### [Data excerpts]
┌────────

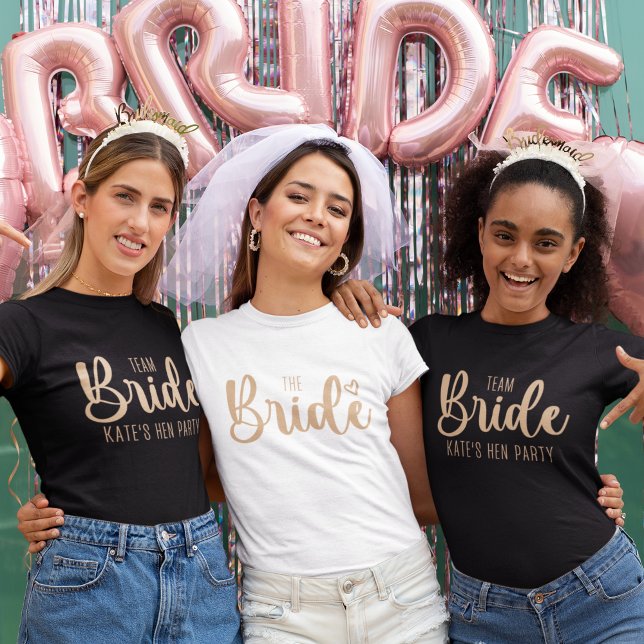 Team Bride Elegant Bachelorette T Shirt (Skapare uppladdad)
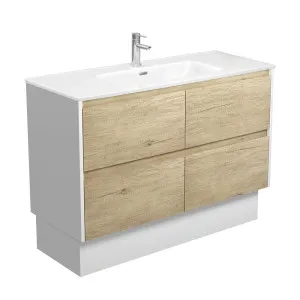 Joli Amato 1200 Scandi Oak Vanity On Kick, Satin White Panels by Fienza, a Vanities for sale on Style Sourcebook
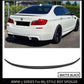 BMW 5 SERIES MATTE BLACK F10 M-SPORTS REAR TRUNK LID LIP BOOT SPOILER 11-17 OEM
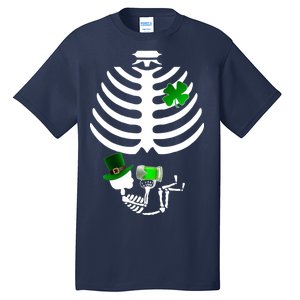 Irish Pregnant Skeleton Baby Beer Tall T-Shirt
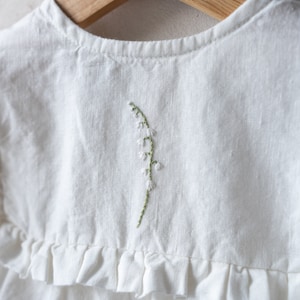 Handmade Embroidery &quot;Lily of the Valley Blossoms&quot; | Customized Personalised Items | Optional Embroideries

└────────
┌────────

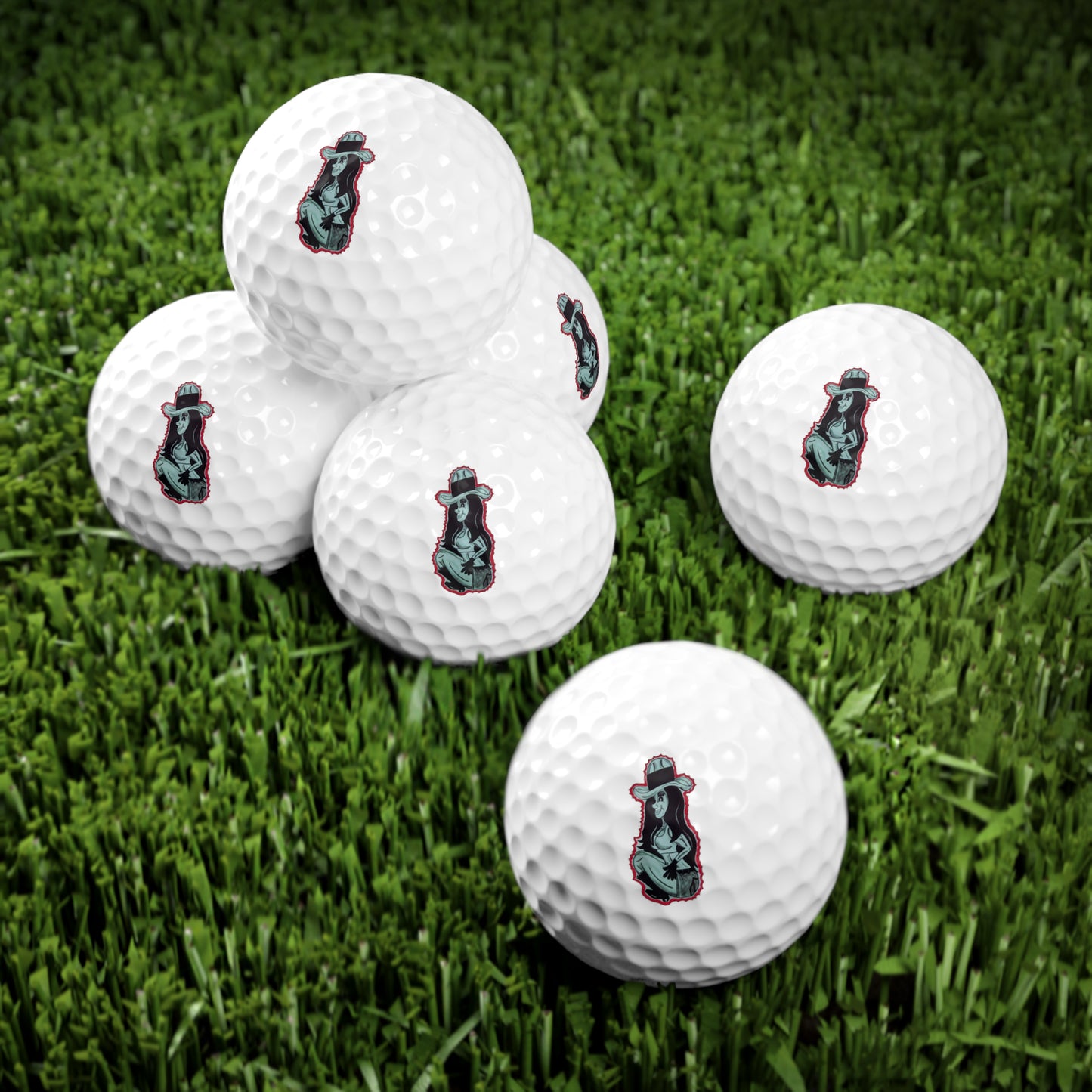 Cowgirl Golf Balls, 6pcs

└────────
┌────────

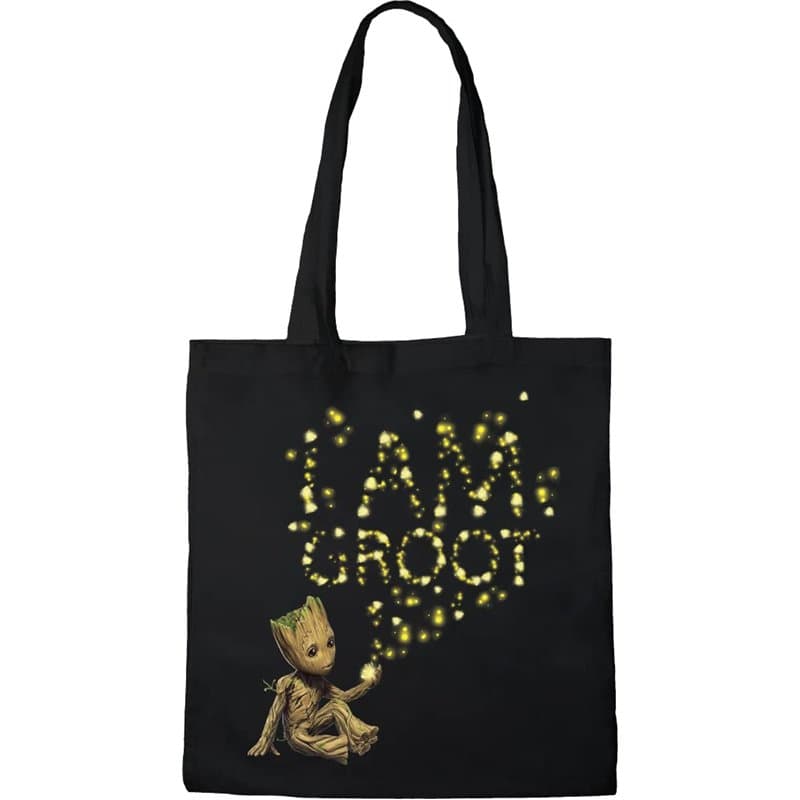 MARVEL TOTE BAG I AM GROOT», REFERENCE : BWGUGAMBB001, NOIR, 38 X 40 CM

└────────

### [What you should do]
Find where the line with "Team Bride Elegant" sits in the material above and where the line with "Handmade Embroidery &quot;Lily" sits. Set down exactly the lines from the first to the second, both included and nothing else, without pictures.

### [Solution for this task]
 Team Bride Elegant Bachelorette T Shirt (Skapare uppladdad)
 Joli Amato 1200 Scandi Oak Vanity On Kick, Satin White Panels by Fienza, a Vanities for sale on Style Sourcebook
 BMW 5 SERIES MATTE BLACK F10 M-SPORTS REAR TRUNK LID LIP BOOT SPOILER 11-17 OEM
 Irish Pregnant Skeleton Baby Beer Tall T-Shirt
 Handmade Embroidery &quot;Lily of the Valley Blossoms&quot; | Customized Personalised Items | Optional Embroideries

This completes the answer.